Wer in der Lage ist, einen Revisionsschacht zu planen, mit dem der Gestank aus dem Gully verhindert wird, der bekommt ein Diplom. Leute mit Diplom sprechen nicht von Gestank, sondern von Gasen. Das klingt hübscher, kann aber auch gewaltig zum Himmel stinken.

Aufmerksamen Lesern dieser Kolumne – und das sind vermutlich alle – kommt jetzt unter Umständen der Parteichef der „Linken“, Klaus Ernst in den Sinn. Über den hat Hans Heckel im Wochenrückblick der vergangenen Woche geschrieben. Der sorgt nun weiter für Gesprächsstoff: Wie ist es zu werten, wenn einer Parteimitglieder erfindet, damit er die Zahl seiner Anhängerschaft erhöht? Der so beschuldigte Ernst wehrt sich, alles sei erstunken und erlogen ... Irgendwie auffällig ist es schon, in wie vielen Schlammschlachten der Apostel der sozialen Gerechtigkeit zur gleichen Zeit steckt.

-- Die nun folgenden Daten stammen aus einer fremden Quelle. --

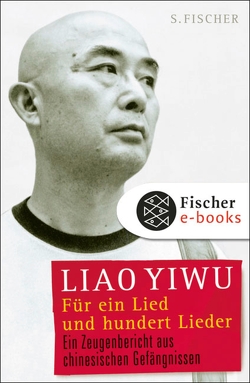 S. FISCHER

Fischer e-books

LIAO YIWU

Für ein Lied und hundert Lieder

Ein Zeugenbericht aus chinesischen Gefängnissen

Vielleicht sind zwischenzeitlich auch jenem Rentner Zweifel gekommen, der der Linkspartei ihre erste Großspende hat zukommen lassen. Der Mann lebt in Bad Rothenfelde, hat aber sonst sein Leben lang nichts mit den Roten zu tun gehabt. Rothenfelde liegt in Niedersachsen, im Osnabrücker Land, da tendiert man eher zu Schwarz als zu Rot. Auch der besagte Rentner. Was ihn nicht davon abhielt, seine gesamten Ersparnisse der Linkspartei zu spenden. Weil der Mann in seinem Beruf als Chemiker tüchtig war, weil er brav und solide gelebt hatte, konnte er ein ordentliches Sümmchen auf die hohe Kante legen. 175000 Euro waren so zusammengekommen. Die hat jetzt die Linkspartei, vertreten durch selbstlose Leute wie Klaus Ernst. Vielleicht wären dem Rentner in Bad Rothenfelde dann doch Zweifel gekommen, wenn er von den Vorwürfen gewusst hätte, die gegen den Linken-Chef erhoben werden.

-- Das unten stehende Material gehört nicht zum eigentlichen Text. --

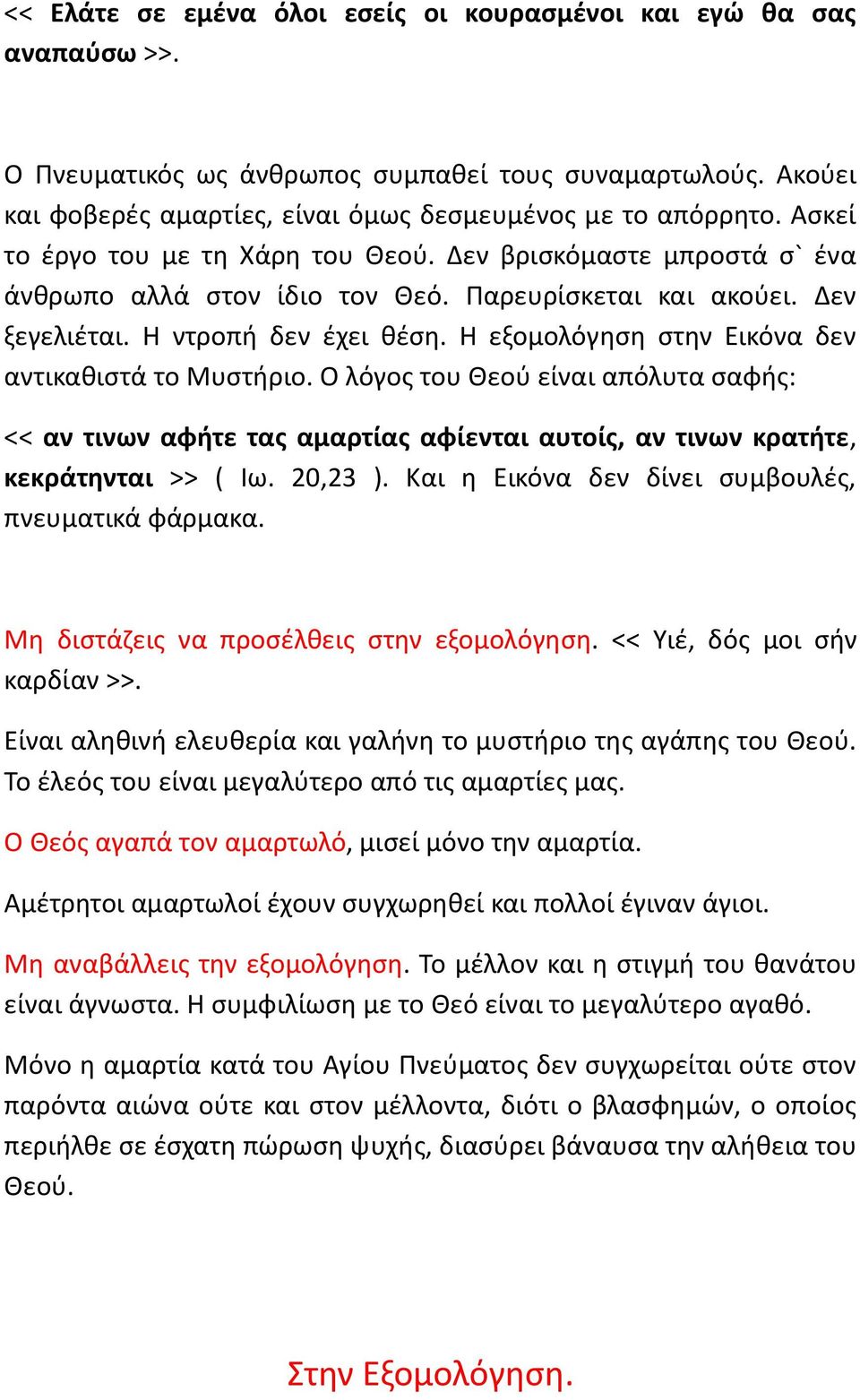 << Ελάτε σε εμένα όλοι εσείς οι κουρασμένοι και εγώ θα σας αναπαύσω >>.

Ο Πνευματικός ως άνθρωπος συμπαθεί τους συναμαρτωλούς. Ακούει και φοβερές αμαρτίες, είναι όμως δεσμευμένος με το απόρρητο. Ασκεί το έργο του με τη Χάρη του Θεού. Δεν βρισκόμαστε μπροστά σ` ένα άνθρωπο αλλά στον ίδιο τον Θεό. Παρευρίσκεται και ακούει. Δεν ξεγελιέται. Η ντροπή δεν έχει θέση. Η εξομολόγηση στην Εικόνα δεν αντικαθιστά το Μυστήριο. Ο λόγος του Θεού είναι απόλυτα σαφής:

<< αν τινων αφήτε τας αμαρτίας αφίενται αυτοίς, αν τινων κρατήτε, κεκράτηνται >> ( Ιω. 20,23 ). Και η Εικόνα δεν δίνει συμβουλές, πνευματικά φάρμακα.

Μη διστάζεις να προσέλθεις στην εξομολόγηση. << Υιέ, δός μοι σήν καρδίαν >>.

Είναι αληθινή ελευθερία και γαλήνη το μυστήριο της αγάπης του Θεού. Το έλεός του είναι μεγαλύτερο από τις αμαρτίες μας.

Ο Θεός αγαπά τον αμαρτωλό, μισεί μόνο την αμαρτία.

Αμέτρητοι αμαρτωλοί έχουν συγχωρηθεί και πολλοί έγιναν άγιοι.

Μη αναβάλλεις την εξομολόγηση. Το μέλλον και η στιγμή του θανάτου είναι άγνωστα. Η συμφιλίωση με το Θεό είναι το μεγαλύτερο αγαθό.

Μόνο η αμαρτία κατά του Αγίου Πνεύματος δεν συγχωρείται ούτε στον παρόντα αιώνα ούτε και στον μέλλοντα, διότι ο βλασφημών, ο οποίος περιήλθε σε έσχατη πώρωση ψυχής, διασύρει βάναυσα την αλήθεια του Θεού.

Στην Εξομολόγηση.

Er hatte auch nicht gewusst, dass Großspender den Linken suspekt sind. Die stehen unter Generalverdacht. So wie jene Milliardäre in den USA, die versprachen, die Hälfte ihres Vermögens für wohltätige Zwecke zu stiften. Alles Verdächtige. Immerhin sind sie nach vollbrachter Tat immer noch Milliardäre und müssen sich bei den täglichen Ausgaben vermutlich nicht sonderlich einschränken. Anders als der Rentner in Bad Rothenfelde. Der gab alles, was er hatte. Wenn einer 82 Jahre alt ist und alleine lebt, dann kann man schon mal auf solch einen Gedanken kommen. Und die Linkspartei, die fand das richtig gut. Auch ein Parteivorsitzender mit 17000 Euro Monatseinkommen kann den Wert von 175000 Euro noch richtig einschätzen. Weshalb das hübsche Sümmchen ganz ohne Generalverdacht dankend angenommen wurde. Mehr noch: Das „Neue Deutschland“, einst Organ der SED, heute Hauspostille der Linkspartei, sandte eine Korrespondentin ins Osnabrücker Land. Irgendwie müssen der Zweifel gekommen sein, denn die fragte den Rentner, ob er die Idee mit der Spende nicht skurril finde. Ein höflicher Mensch fragt so, wenn er Zweifel am Urteilsvermögen ausdrücken will. Vermutlich ist der Mann der erste Großspender einer Partei, der das gefragt wurde. Aber trotz aller Zweifel widmete das „Neue Deutschland“ dem Rentner eine komplette Zeitungsseite. Und der Ortsverband Bad Rothenfelde lud den Mann zum Essen ein. Da kann er aber dankbar sein.

Hans Heckel ist diese Woche im Urlaub.